Better Chinese ECM market could be part of rise.
Last week Nam Tai reported a 30% sequential rise in Q revenues, and their net margin from their ECM business in China hit 20% before taxes!!! This up from 11.5% last quarter and historical levels of 8-11 %.
Since Flextronics is one of the largest ECM operations in China, if this is an indication of a strong ECM market there, this could bode really well for FLEFE.
I'm starting to see more and more things going positive for this stock. Over the last 6 months or so its been some depressing and confusing news. But now it looks to me the SEC inquiry will be "Much Ado About Nothing", the markets Flextronics has expanded into, China, Mexico, and San Jose are booming and capacity in the last two is filled, Ericsson has put out a good earnings report, and the sector multiple is climbing. Looks like the Magic Three Factors are in place for FLEFE: 1. Higher revenue growth. 2. Higher profit margins. 3. Higher stock PE multiple.

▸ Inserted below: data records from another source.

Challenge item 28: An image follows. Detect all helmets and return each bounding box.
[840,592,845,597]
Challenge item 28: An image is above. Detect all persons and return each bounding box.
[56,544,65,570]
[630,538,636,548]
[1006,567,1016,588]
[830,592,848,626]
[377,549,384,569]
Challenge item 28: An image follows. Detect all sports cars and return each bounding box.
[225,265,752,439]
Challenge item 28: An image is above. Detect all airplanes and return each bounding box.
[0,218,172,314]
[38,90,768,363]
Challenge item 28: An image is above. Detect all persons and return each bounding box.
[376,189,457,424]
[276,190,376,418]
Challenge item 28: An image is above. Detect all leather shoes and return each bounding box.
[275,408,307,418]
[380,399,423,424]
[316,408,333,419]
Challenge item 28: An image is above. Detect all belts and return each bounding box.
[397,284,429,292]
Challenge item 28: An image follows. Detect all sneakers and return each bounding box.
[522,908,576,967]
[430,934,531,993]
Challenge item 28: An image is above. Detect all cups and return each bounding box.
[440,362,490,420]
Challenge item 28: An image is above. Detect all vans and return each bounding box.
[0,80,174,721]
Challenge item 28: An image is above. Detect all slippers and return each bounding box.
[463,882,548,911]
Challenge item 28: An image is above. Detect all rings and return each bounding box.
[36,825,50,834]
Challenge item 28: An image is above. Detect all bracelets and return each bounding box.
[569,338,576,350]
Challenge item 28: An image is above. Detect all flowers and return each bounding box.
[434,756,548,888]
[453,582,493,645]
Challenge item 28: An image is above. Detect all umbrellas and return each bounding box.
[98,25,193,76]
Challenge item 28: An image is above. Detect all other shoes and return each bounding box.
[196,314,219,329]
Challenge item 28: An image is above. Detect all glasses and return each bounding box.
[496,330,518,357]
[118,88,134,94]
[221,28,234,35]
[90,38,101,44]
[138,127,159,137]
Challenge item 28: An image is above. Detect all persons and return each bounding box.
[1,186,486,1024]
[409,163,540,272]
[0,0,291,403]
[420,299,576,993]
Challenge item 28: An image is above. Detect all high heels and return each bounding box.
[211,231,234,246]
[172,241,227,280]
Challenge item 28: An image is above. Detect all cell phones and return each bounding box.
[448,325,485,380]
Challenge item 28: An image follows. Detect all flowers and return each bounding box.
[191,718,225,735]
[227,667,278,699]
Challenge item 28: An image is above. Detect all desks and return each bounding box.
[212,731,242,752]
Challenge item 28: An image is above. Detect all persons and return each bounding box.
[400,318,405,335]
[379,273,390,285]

These factors are the reason my largest ECM holding is FLEFE, by far.
BTW, they plan to sell the secondary shares after the SEC inquiry is complete, and the financials are released. Rumor is that they will only sell 1.5M shares. They will collect about $45M net on 1.5M shares at the current price, which is more than the $35M net they would have collected on the 2.0M shares they planned to sell in Feb/March. All in all by delaying so far they will have made a difference of this $10M plus $17M worth of shares on the 0.5M reduction in the number of shares they won't have to sell.
If you read about some of the details of the purchase of the Karlskrona plant on the SEC Edgar site, they are required to maintain a certain debt/equity ratio. This could be one of the driving forces behind the secondary offering. I wonder if Marks used the SEC inquiry on the Astron accounting issue to delay the secondary until he had the Jun Q earnings report out? Well at least, may be they didn't rush through the response to the SEC inquiry as fast as they might have. They couldn't very well do the secondary until the SEC inquiry was finished, could they? And why would Marks rush to sell shares to the public at 21, when he and other insiders just bought shares at 25 in February?
This whole issue has really worked to the benefit of the shareholders. Seems to me that Marks is "smarter than the average bear".